━━━ Отрывок из текста ━━━
Выбрать главу

Эту преступную цепочку следователи могли плести сколько угодно, в конце концов она могла бы включить в себя весь писательский цех. Как чекисты по–своему организовывали литературу, раскроет сам Зарудин, в показаниях на единственном допросе 9 июля, а переутомленные оперы опрометчиво пропустят это разоблачительное признание:

«…Следователь, когда мы вместе писали письмо наркому НКВД Н. И. Ежову, спрашивал меня попутно о различных участках литературы и, в частности, назвал террористическую группу поэтов М. Голодного, И. Уткина, М. Светлова. Сначала мне показалось неправильным сказать, что я знаю такую группу, ибо такая мне не известна. Но поскольку я помню о настроениях М. Голодного, Н. Дементьева в 1927–1928 гг., я написал, что могу дать показания и, считаю, поступил правильно. Следователи НКВД поразили меня прежде всего тем, что они делали со всеми фактами как раз противоположное тому, что привыкли мы делать с этими же фактами в «Перевале»”.

«СЛОВО И ДЕЛО!» — этот крик проходит через все века русской истории. Так кричали, когда хотели сообщить властям о каком–нибудь преступлении. Но о чем кричит Слово, заключенное в тюремную клетку следственного дела?

Может быть, Зарудин пытался как–то дать знать, что протоколам допросов верить нельзя? Был же случай, когда один из хитроумных узников Лубянки, подписываясь под протоколами, хвостом своей подписи зачеркивал ее.

Таковы были последние сочинения «перевальцев», сочинения литературные, если иметь в виду, что в них много плодов воображения.

И все же, вчитываясь в них, вдруг натыкаешься, как на живой нерв, на острую мысль, гордое, непокорное слово и ясно видишь, что писатели на самом–то деле видели жизнь зорким взглядом, оценивали ситуацию трезво. Особенно обострялось это зрение во время поездок по стране, «хождения в народ». И все они дорого заплатили за мысль и слово, одни — жизнью, другие — свободой.

Зарудин в своих показаниях признается:

«Сталинского чиновника, работника аппарата, Воронский рассматривал как абсолютного противника гуманитарной культуры, лирики и романтики, действовавшего формально и слепо выполняющего волю одного, в данном случае «генсека», как он любил выражаться о Сталине. «Положение в стране настолько серьезное, что пришло время защищаться, иначе будет поздно, — говорил Воронский. — Все честное в партии и в стране загнано и будет уничтожено, вместо демократии будет формальный социализм с чиновником и подхалимом. Пора от ни к чему не обязывающих разговоров перейти к делам»”.

Но вот перейти от слов к делам они оказались не способны, потому что были гуманитарии. Их Делом было Слово, дела же за них выдумывали их мучители, низводя писателей до сочинителей, быль — до абсурда.
━━━
» Задания:
**a.** Перепишите отрывок о «перевальцах» на участке от слов «И все же, вчитываясь» до слов «другие — свободой.» включительно, заменив «писатели» на «литераторы».
**b.** Продолжите отрывок о «перевальцах», начав сразу после его последнего предложения.
Записи для работы не понадобятся.
━━━ Данные ━━━
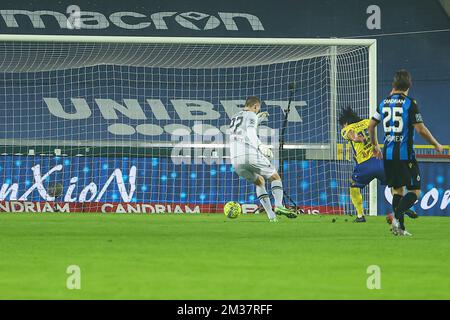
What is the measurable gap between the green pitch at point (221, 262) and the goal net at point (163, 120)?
633 centimetres

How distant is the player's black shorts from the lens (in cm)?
1098

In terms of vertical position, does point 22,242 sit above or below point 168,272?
above

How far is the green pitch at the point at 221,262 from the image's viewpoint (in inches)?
226

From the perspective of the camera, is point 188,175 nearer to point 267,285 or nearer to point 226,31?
point 226,31

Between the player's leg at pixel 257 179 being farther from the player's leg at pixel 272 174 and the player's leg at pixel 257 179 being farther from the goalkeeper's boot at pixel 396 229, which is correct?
the goalkeeper's boot at pixel 396 229

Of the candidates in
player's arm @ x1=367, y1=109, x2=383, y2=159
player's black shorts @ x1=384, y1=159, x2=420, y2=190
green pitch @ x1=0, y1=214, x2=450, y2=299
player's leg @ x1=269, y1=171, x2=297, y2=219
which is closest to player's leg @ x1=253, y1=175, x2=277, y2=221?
player's leg @ x1=269, y1=171, x2=297, y2=219

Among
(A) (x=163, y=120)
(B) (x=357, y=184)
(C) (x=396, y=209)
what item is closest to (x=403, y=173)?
(C) (x=396, y=209)

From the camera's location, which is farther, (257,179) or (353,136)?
(257,179)

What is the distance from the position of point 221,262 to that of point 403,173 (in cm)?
395

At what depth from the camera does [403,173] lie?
11000 mm

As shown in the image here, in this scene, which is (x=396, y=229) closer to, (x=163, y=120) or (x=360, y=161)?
(x=360, y=161)

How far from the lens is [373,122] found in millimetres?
11281

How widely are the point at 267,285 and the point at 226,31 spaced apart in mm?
22474
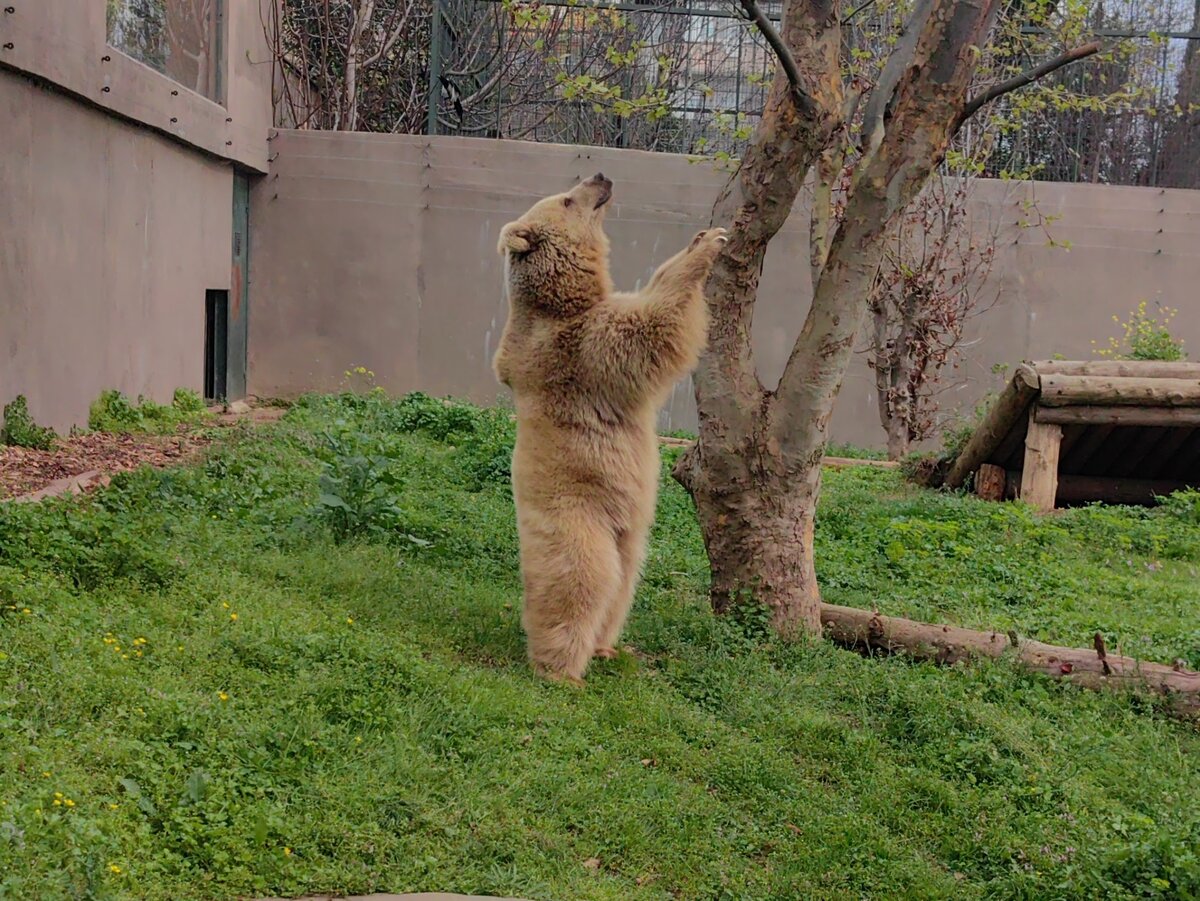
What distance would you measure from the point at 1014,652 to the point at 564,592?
2.42m

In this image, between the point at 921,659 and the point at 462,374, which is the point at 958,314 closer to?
the point at 462,374

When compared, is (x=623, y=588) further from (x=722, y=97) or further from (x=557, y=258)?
(x=722, y=97)

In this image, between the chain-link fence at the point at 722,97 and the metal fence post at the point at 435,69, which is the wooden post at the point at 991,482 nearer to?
the chain-link fence at the point at 722,97

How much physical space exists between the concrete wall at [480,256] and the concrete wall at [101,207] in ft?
3.58

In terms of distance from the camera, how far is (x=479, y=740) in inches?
179

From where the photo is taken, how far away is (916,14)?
772 cm

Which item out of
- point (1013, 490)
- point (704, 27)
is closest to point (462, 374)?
point (704, 27)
━━━
» Ответы по заданиям:
**a.**
И все же, вчитываясь в них, вдруг натыкаешься, как на живой нерв, на острую мысль, гордое, непокорное слово и ясно видишь, что литераторы на самом–то деле видели жизнь зорким взглядом, оценивали ситуацию трезво. Особенно обострялось это зрение во время поездок по стране, «хождения в народ». И все они дорого заплатили за мысль и слово, одни — жизнью, другие — свободой.

**b.**
«Я сломал перо критика» — такой итог подвел Александр Воронский в собственноручных показаниях.

ДВЕ ЖИЗНИ

Вождь «Перевала» держался упорнее и мужественнее всех. Он был поставлен на конвейер непрерывных ночных допросов. В то же время следователи начали сводить его с учениками, друзьями–соратниками на очных ставках. Сначала, 20 июля, — с Губером, 21‑го — с Зарудиным и 23‑го — с Катаевым. Словно не казенный каратель — автор этого изуверского замысла, этих душераздирающих сцен, а невидимый, изощренный трагик–драматург!

Впрочем, как проходили на самом деле очные ставки, как вели себя их участники и что в точности говорили, мы можем только представить. Перед глазами же — протоколы, протоколы и протоколы, составленные Щавелевым и Павловским и лишь подписанные их жертвами, документы, созданные специально с целью исказить правду. Тут мысль изреченная есть ложь, мысль записанная — ложь вдвойне. Вот истина лубянских следственных дел, и надо помнить об этом каждую минуту, хотя у нас нет другой возможности восстановить события, как только по этим казенным поделкам. И кровь проступает сквозь бумажные бинты…

А иногда арестанты делают программные заявления и в деле появляются беспощадные документы, раскрывающие правдивую картину нарастания террора в стране, картину, далекую от той показухи, которой прельщали Запад.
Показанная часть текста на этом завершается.